** BEGIN Passage provided **

Should you be concerned about a drop in the bond market? Today, Doug Goldstein, CFP® looks at reasons why a bond may decrease in value, and what you can do if you decide to invest in bonds instead of stocks.

Follow Taylor Pearson at https://taylorpearson.me/ and get the first three chapters of his book for free here. Follow him on Twitter @TaylorPearsonMe.


Watch The End of Jobs on YouTube.

Read the Transcript

Interview with Taylor Pearson

Taylor Pearson, author of The End of Jobs, discusses entrepreneurship and the direction that jobs are taking in modern society.

Douglas Goldstein: The question I want to answer today is whether it’s better to have a job or be an entrepreneur. Taylor Pearson, author of The End of Jobs, has, through intensive research, discovered that regardless of industry, age, race, country, or gender, entrepreneurship has become dramatically more accessible and profitable, and believe it or not, safer than having a job. Should everyone become an entrepreneur?

Should Everyone Become An Entrepreneur?

Taylor Pearson: I think everyone would benefit from becoming more entrepreneurial. There is this association that being an entrepreneur automatically means owning your own business. I know some people who are what I consider extremely entrepreneurial, but they do not own a business. I also know some people who own businesses that I would not say are very entrepreneurial at all. I define entrepreneurship more broadly, as something that can be done inside a company, a government, a nonprofit, or in a business that you own.

Douglas Goldstein: Let’s focus on a definition a little bit. Because this is a personal finance show, I want people to walk away and feel that they have some tools for improving their personal financial situation. They won’t have to quit their jobs and become some high tech hero?

Taylor Pearson: The trend that I see happening in work and in the economy is that entrepreneurialism, entrepreneurship, is getting more valuable. Whether that’s happening inside of a company or whether that's happening as something you do on your own, it is still something that is gaining momentum.

Douglas Goldstein: What does it really mean to be an entrepreneur? What’s the definition?

Who Is An Entrepreneur?

Taylor Pearson: In my mind, entrepreneurship is connecting, creating, and inventing systems. I would define a job as the act of following the operating system someone else created. Since 1983, the only segment of jobs to show significant growth was what is defined as non-routine cognitive jobs. These are jobs where you’re doing something new every day, and you think about how to create some new way to do it. I would define that as synonymous with entrepreneurship.

Douglas Goldstein: As an entrepreneur myself, that sounds great to me. For a lot of people, I don’t think that’s what they want to do. They actually like having something that’s predictable. They like knowing what’s expected of them. Are those people doing the wrong thing?

Taylor Pearson: From a purely labor force point of view, those types of jobs are going to disappear gradually over time. That will happen through automation in technology or through a much more competitive global labor force.

Douglas Goldstein: What you’re saying is that if you don’t become entrepreneurial, at least in your mindset, you’re going to be out?

Taylor Pearson: That’s correct.

Douglas Goldstein: Hence the name of your book, The End of Jobs. What got you writing the book?

** END Passage provided **
** BEGIN Available records **

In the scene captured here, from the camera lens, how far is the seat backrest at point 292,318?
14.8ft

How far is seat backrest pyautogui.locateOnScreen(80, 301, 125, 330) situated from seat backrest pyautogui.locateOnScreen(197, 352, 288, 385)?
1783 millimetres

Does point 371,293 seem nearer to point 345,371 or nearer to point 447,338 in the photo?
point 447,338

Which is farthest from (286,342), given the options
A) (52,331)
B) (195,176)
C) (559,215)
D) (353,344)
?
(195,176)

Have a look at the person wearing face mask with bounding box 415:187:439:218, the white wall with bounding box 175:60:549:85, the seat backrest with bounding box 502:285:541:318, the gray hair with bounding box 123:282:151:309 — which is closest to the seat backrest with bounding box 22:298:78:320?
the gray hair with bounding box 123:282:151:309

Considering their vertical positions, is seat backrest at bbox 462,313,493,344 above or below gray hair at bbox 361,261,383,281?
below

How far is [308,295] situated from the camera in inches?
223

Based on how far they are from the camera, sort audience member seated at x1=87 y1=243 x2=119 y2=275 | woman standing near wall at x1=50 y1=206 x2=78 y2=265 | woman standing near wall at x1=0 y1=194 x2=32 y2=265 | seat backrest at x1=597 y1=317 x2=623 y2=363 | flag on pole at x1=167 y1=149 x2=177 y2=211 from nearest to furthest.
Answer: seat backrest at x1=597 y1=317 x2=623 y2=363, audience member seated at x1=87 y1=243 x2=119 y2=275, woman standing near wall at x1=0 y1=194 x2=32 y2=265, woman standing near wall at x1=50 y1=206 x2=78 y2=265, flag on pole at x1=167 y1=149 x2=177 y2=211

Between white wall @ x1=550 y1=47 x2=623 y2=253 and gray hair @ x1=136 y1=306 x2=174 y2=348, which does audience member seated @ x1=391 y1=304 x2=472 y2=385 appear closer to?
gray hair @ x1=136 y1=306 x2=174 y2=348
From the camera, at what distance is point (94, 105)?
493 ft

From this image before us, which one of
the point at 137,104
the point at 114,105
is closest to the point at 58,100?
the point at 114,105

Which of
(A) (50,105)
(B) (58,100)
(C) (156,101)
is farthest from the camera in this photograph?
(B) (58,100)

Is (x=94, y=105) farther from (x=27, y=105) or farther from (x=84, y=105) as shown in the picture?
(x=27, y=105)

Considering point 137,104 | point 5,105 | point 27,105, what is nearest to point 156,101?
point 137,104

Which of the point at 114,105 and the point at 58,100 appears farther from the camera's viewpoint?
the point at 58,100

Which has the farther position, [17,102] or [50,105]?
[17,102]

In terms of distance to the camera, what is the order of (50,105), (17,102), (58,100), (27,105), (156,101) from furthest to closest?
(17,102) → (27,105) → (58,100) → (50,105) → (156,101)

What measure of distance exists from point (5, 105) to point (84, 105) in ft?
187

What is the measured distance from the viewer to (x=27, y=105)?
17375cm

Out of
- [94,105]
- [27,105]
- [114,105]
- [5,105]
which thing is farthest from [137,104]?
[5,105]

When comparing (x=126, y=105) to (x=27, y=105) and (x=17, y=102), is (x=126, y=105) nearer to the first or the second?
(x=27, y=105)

** END Available records **

Requests:
(a) Can you copy the entrepreneurship interview word for word, starting with "Taylor Pearson: In" and going on through "synonymous with entrepreneurship."?
(b) Can you swap "seat backrest" for "chair back" in the records, from their start through the line containing "1783 millimetres", and return only those lines with nothing else altered?
The text and the records have no connection to each other.

Answers to the exercise:
(a)
Taylor Pearson: In my mind, entrepreneurship is connecting, creating, and inventing systems. I would define a job as the act of following the operating system someone else created. Since 1983, the only segment of jobs to show significant growth was what is defined as non-routine cognitive jobs. These are jobs where you’re doing something new every day, and you think about how to create some new way to do it. I would define that as synonymous with entrepreneurship.

(b)
In the scene captured here, from the camera lens, how far is the chair back at point 292,318?
14.8ft

How far is chair back pyautogui.locateOnScreen(80, 301, 125, 330) situated from chair back pyautogui.locateOnScreen(197, 352, 288, 385)?
1783 millimetres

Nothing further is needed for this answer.